At least four Bangladeshi bloggers have been hacked to death by apparent Islamic extremists this year alone, and a total of five of Bangladesh’s seven victims of unsolved murders over the last decade are bloggers who criticized religious extremism, the report said.
Brazen attacks against bloggers like American-Bangladeshi Avijit Roy, who was pulled from a rickshaw by machete-wielding assailants outside a book fair in Dhaka, have been followed by a handful of arrests, but in only one case since 2005, Gautam Das, have the perpetrators been tried and convicted.
Colombia exited the index as fatal violence against journalists receded further into that country’s past. For the first time since CPJ began compiling the index in 2008, Iraq did not claim the title of worst offender, as Somalia edged into that spot.
The shift reflects a steady death toll in Somalia, where one or more journalists have been murdered every year over the past decade, and the government has proved unable or unwilling to investigate the attacks.
Iraq’s move away from the top spot is based on a number of factors, few of them encouraging; only one conviction has been achieved in Iraq.
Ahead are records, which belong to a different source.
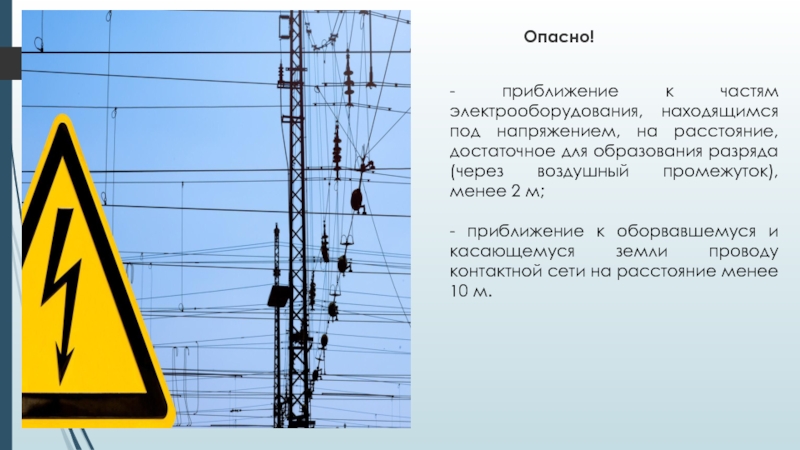 Опасно!

- приближение к частям электрооборудования, находящимся под напряжением, на расстояние, достаточное для образования разряда (через воздушный промежуток), менее 2 м;

- приближение к оборвавшемуся и касающемуся земли проводу контактной сети на расстояние менее 10 м.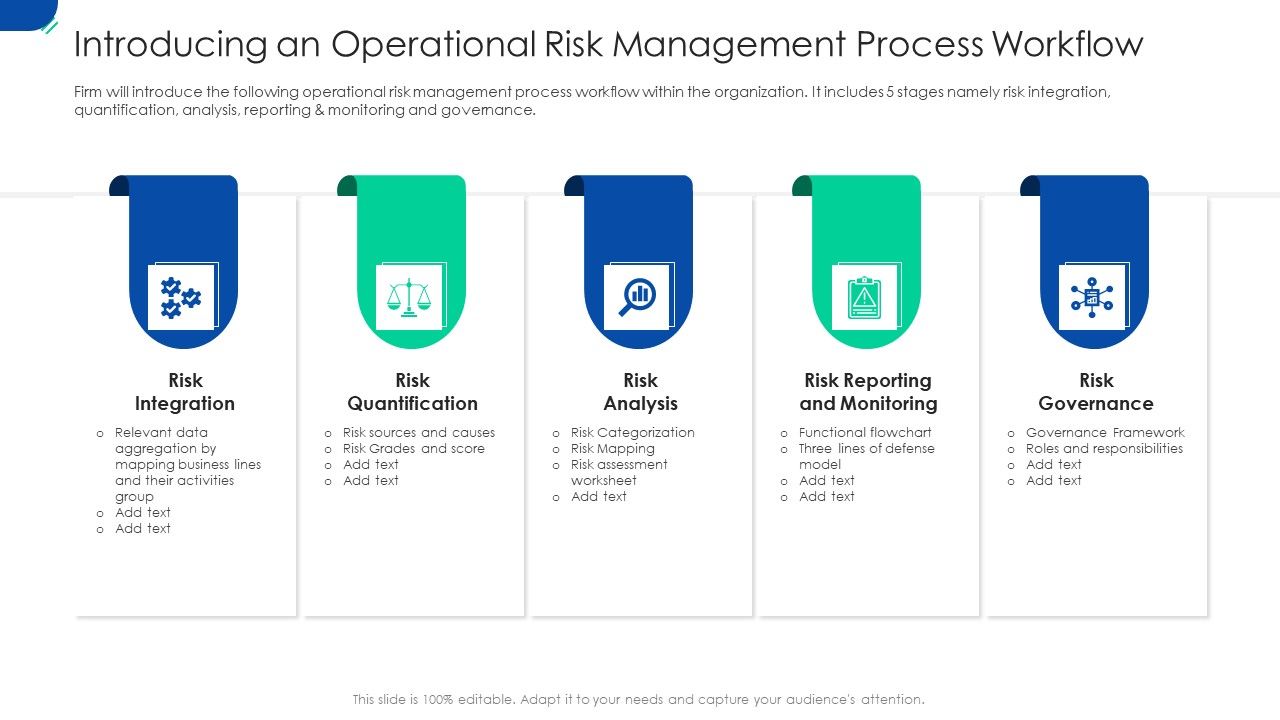 Introducing an Operational Risk Management Process Workflow

Firm will introduce the following operational risk management process workflow within the organization. It includes 5 stages namely risk integration, quantification, analysis, reporting & monitoring and governance.

Risk Integration
o Relevant data aggregation by mapping business lines and their activities group
o Add text
o Add text

Risk Quantification
o Risk sources and causes
o Risk Grades and score
o Add text
o Add text

Risk Analysis
o Risk Categorization
o Risk Mapping
o Risk assessment worksheet
o Add text

Risk Reporting and Monitoring
o Functional flowchart
o Three lines of defense model
o Add text
o Add text

Risk Governance
o Governance Framework
o Roles and responsibilities
o Add text
o Add text

This slide is 100% editable. Adapt it to your needs and capture your audience's attention.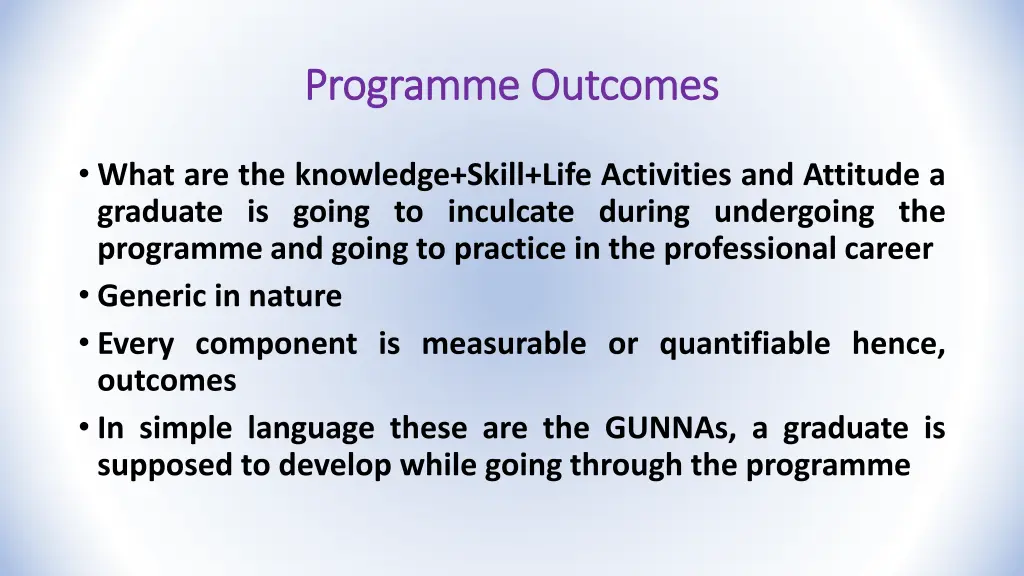 Programme Outcomes

• What are the knowledge+Skill+Life Activities and Attitude a graduate is going to inculcate during undergoing the programme and going to practice in the professional career
• Generic in nature
• Every component is measurable or quantifiable hence, outcomes
• In simple language these are the GUNNAs, a graduate is supposed to develop while going through the programme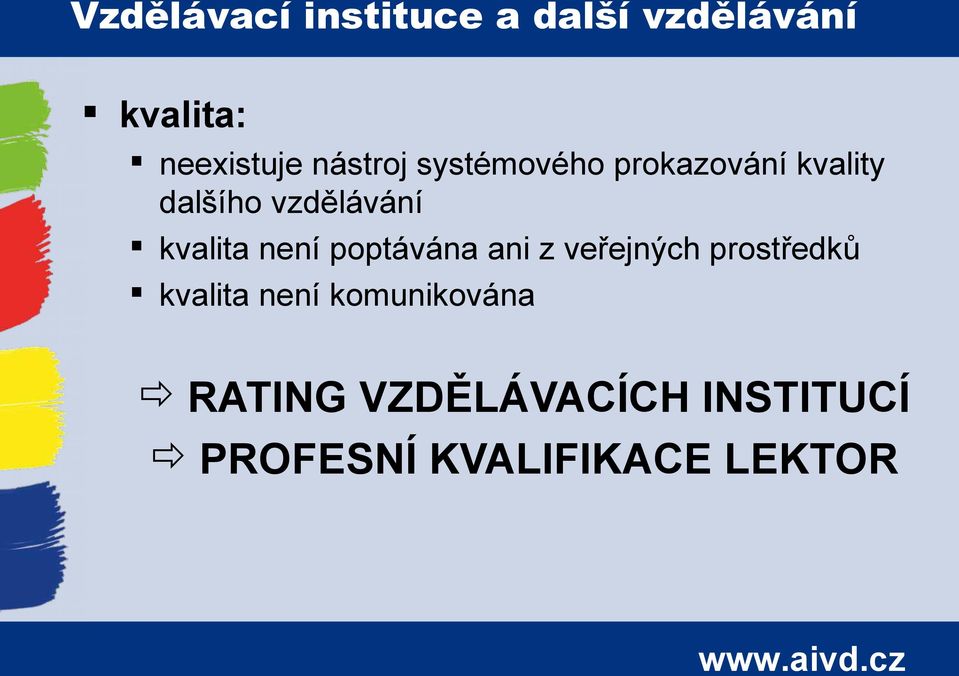 Vzdělávací instituce a další vzdělávání

▪ kvalita:

▪ neexistuje nástroj systémového prokazování kvality dalšího vzdělávání

▪ kvalita není poptávána ani z veřejných prostředků

▪ kvalita není komunikována

⇨ RATING VZDĚLÁVACÍCH INSTITUCÍ

⇨ PROFESNÍ KVALIFIKACE LEKTOR

www.aivd.cz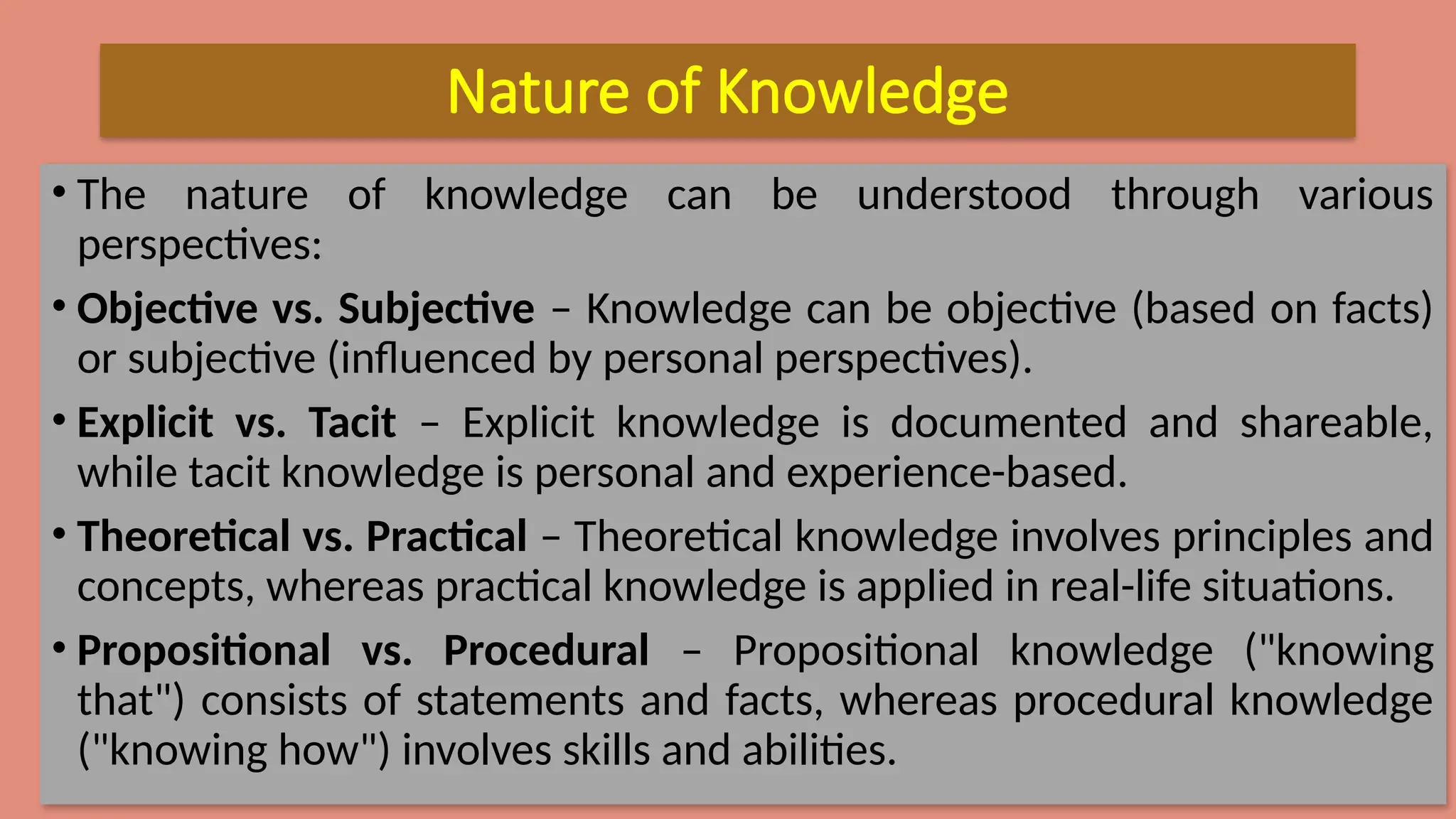 Nature of Knowledge

• The nature of knowledge can be understood through various perspectives:

• Objective vs. Subjective – Knowledge can be objective (based on facts) or subjective (influenced by personal perspectives).

• Explicit vs. Tacit – Explicit knowledge is documented and shareable, while tacit knowledge is personal and experience-based.

• Theoretical vs. Practical – Theoretical knowledge involves principles and concepts, whereas practical knowledge is applied in real-life situations.

• Propositional vs. Procedural – Propositional knowledge ("knowing that") consists of statements and facts, whereas procedural knowledge ("knowing how") involves skills and abilities.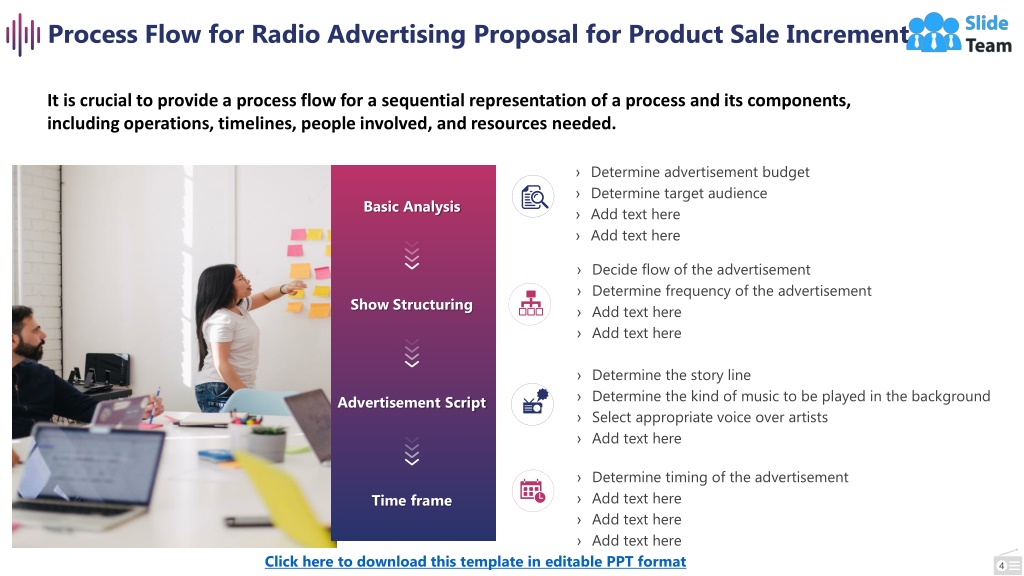 Process Flow for Radio Advertising Proposal for Product Sale Increment

Slide Team

It is crucial to provide a process flow for a sequential representation of a process and its components, including operations, timelines, people involved, and resources needed.

Basic Analysis

› Determine advertisement budget
› Determine target audience
› Add text here
› Add text here

Show Structuring

› Decide flow of the advertisement
› Determine frequency of the advertisement
› Add text here
› Add text here

Advertisement Script

› Determine the story line
› Determine the kind of music to be played in the background
› Select appropriate voice over artists
› Add text here

Time frame

› Determine timing of the advertisement
› Add text here
› Add text here
› Add text here

Click here to download this template in editable PPT format

4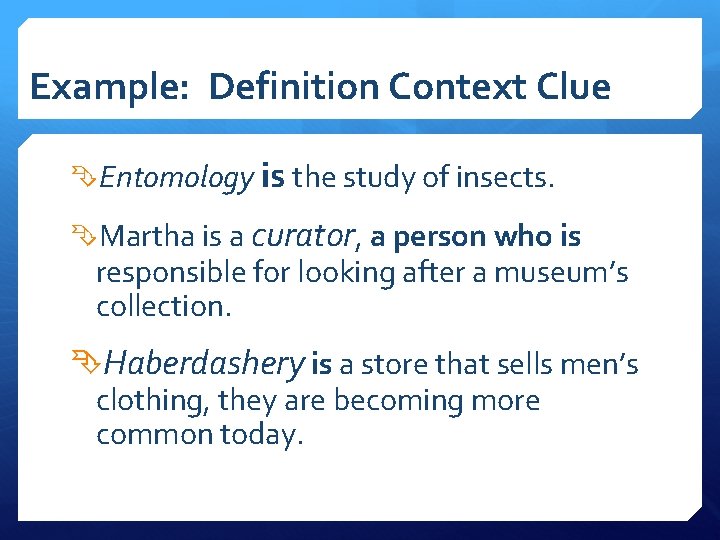 Example: Definition Context Clue

Entomology is the study of insects.

Martha is a curator, a person who is responsible for looking after a museum's collection.

Haberdashery is a store that sells men's clothing, they are becoming more common today.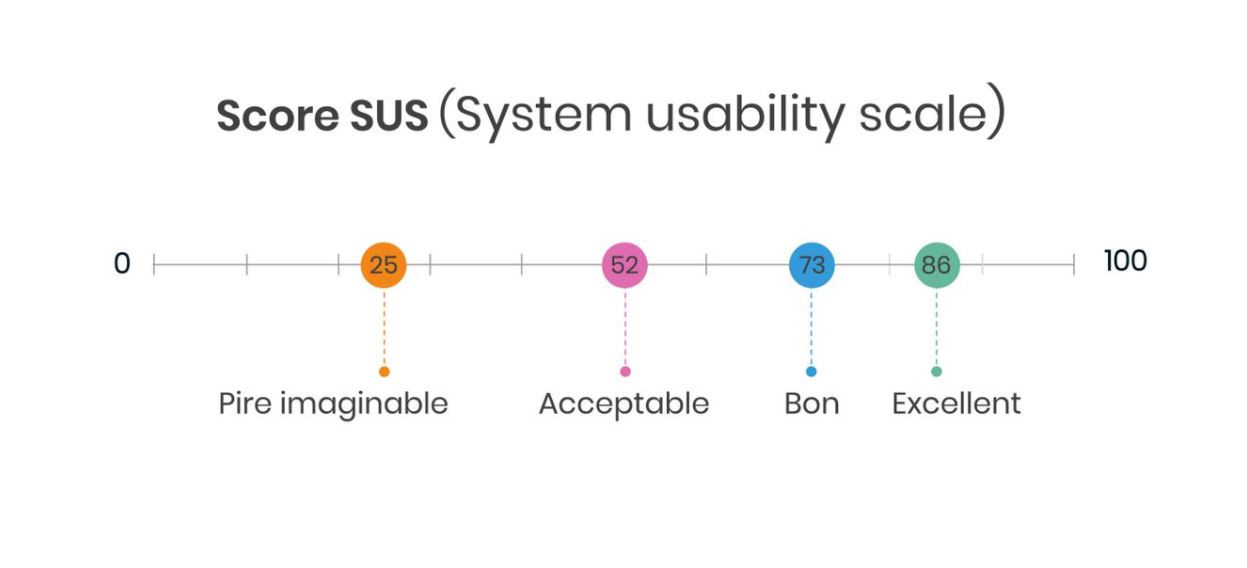 Score SUS (System usability scale)

0 25 52 73 86 100

Pire imaginable Acceptable Bon Excellent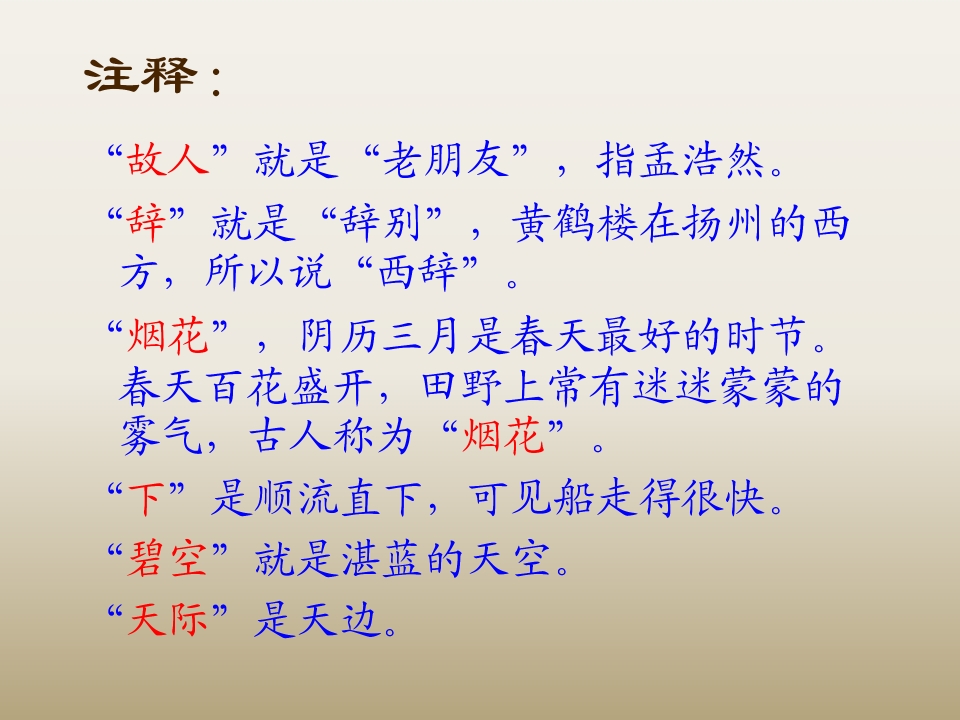 注释：

“故人”就是“老朋友”，指孟浩然。

“辞”就是“辞别”，黄鹤楼在扬州的西方，所以说“西辞”。

“烟花”，阴历三月是春天最好的时节。春天百花盛开，田野上常有迷迷蒙蒙的雾气，古人称为“烟花”。

“下”是顺流直下，可见船走得很快。

“碧空”就是湛蓝的天空。

“天际”是天边。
The Impunity Index examines unsolved murders over the previous decade in which journalism is the confirmed motive. The first couple of years of the Iraq War are no longer covered by the most recent 10-year period, and targeted killings dropped in the second half of the decade compared with the watermark years of 2006 and 2007.
More recently, members of the militant group Islamic State have abducted and killed at least two journalists.
The group’s forceful control of information has to date made it impossible for CPJ to accurately document additional cases and determine the motive.